Russian River watershed protection campaign focuses on keeping storm drains for rain only
Most people pass by storm drains day in and day out, giving little thought to them as conduits to local waterways — and ultimately, the Russian River in much of Sonoma County.
An alliance of local cities, special districts and the county wants to change that.
The coalition has launched a regional campaign to raise public awareness about the link between surface streets and local creeks in hopes people will think again about allowing litter, pet waste and other pollutants to escape down the drain and into the Russian River watershed, home to salmon and steelhead trout and a wide range other aquatic and terrestrial wildlife.
The $60,000 Streets to Creek campaign is intended to promote the fact that storm drains are basically extensions of creeks and streams. Anything left on or in the street — dripped motor oil, pesticide residue, discarded trash or cigarette butts — is basically left to be washed into the river.
“There is surprisingly little awareness about where storm drains actually flow to,” said Andy Rodgers, executive director of the Russian River Watershed Association, a stewardship group formed in 2003 by Sonoma and Mendocino counties, eight cities and the Sonoma County Water Agency. “There’s a number of folks who have the impression that all water goes to the wastewater treatment plants. Other people don’t really think about where it goes.”
Case in point: On Aug. 10, three people living in a motorhome were caught by a neighbor emptying a 50-gallon tank of raw sewage into a storm drain in Santa Rosa’s Junior College neighborhood.
Police arrested the trio and had the sewage cleaned up before it could leave the site. But the incident highlights the vulnerability of the storm drain system. It built to handle rainwater runoff and should handle little else.
“We really want people to know this water is not treated,” said Elise Howard, communications coordinator for the city of Santa Rosa. “It’s going straight to our creeks.”

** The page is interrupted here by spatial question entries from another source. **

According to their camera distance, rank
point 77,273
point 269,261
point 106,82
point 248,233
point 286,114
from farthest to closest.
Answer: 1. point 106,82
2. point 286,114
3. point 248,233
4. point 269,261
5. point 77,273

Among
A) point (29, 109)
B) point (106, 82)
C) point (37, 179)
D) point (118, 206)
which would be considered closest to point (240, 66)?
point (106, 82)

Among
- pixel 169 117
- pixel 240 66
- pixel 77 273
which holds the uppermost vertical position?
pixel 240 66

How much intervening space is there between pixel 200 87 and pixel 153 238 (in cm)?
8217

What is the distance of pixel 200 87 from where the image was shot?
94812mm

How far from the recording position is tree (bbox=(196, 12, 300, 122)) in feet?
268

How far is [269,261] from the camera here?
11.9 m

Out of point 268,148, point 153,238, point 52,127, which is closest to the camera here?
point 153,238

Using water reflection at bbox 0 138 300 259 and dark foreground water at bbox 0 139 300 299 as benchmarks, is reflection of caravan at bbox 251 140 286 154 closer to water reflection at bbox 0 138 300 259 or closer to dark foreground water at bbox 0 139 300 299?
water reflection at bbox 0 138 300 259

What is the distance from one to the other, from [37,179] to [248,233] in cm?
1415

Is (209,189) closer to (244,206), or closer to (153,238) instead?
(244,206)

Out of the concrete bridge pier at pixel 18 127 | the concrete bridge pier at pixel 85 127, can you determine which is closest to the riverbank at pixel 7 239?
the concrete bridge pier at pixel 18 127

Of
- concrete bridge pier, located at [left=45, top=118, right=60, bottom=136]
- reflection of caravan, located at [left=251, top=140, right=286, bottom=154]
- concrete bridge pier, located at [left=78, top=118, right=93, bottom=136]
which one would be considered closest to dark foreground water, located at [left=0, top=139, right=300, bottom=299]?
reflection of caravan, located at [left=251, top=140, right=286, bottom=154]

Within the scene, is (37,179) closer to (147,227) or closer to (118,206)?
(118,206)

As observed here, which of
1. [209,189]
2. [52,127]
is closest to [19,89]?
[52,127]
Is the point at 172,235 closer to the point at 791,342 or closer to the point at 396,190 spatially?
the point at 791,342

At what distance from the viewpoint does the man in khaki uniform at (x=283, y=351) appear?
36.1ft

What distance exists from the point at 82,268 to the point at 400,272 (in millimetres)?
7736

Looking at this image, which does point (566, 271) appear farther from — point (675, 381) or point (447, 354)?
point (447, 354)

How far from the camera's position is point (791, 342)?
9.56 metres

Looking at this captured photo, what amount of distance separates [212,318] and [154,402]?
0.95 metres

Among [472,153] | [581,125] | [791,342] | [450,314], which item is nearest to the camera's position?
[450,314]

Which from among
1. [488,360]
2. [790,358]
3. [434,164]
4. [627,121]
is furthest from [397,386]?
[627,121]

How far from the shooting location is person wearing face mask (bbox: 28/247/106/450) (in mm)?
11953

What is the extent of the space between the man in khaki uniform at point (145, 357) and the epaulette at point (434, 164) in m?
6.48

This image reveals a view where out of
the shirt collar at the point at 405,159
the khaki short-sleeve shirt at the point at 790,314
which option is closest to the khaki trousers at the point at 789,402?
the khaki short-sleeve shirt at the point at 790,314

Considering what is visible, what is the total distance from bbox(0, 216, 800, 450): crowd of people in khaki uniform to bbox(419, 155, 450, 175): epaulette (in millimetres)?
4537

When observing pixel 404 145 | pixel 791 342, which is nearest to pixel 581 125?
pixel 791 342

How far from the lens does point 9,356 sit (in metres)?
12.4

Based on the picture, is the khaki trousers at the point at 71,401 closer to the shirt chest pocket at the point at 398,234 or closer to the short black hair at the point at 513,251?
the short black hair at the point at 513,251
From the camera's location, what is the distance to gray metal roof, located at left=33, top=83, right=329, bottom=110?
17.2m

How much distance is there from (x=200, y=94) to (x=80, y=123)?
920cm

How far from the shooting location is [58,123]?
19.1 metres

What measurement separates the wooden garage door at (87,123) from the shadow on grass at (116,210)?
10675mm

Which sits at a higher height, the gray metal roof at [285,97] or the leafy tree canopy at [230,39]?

The city of Santa Rosa alone has more than 338 miles of storm drain, as well as more than a hundreds miles of creek, said Nick Sudano, senior environmental specialist for storm water and creeks.
“It doesn’t take long in our city, once something gets into the storm drain, for it to actually reach some creek or stream,” he said.
The multimedia Streets to Creeks campaign is intended to provide cohesive messaging throughout the region while targeting four particular habits that are known to be a source of water pollution and contamination but which can be easily addressed by a willing public, Howard said.
They include picking up dog waste and getting it in the trash bin before irrigation or rain can transport it and the bacteria it contains from the yard to the gutter and into the storm drain.
Any car washing ideally should be done at a commercial car wash, where the used water is captured and recycled, officials said. If car washing is done at home, used soapy water should be disposed in a sink or allowed to soak into the ground, in a lawn or a planter strip.
Experts say gardeners and landscapers should keep one eye on the weather, using herbicides and fertilizers only when they know they won’t get washed into the streets. People tending to yards need to watch out for leaf debris, compost, mulch and other materials, as well, sprinkler over-spray and irrigation runoff, they said.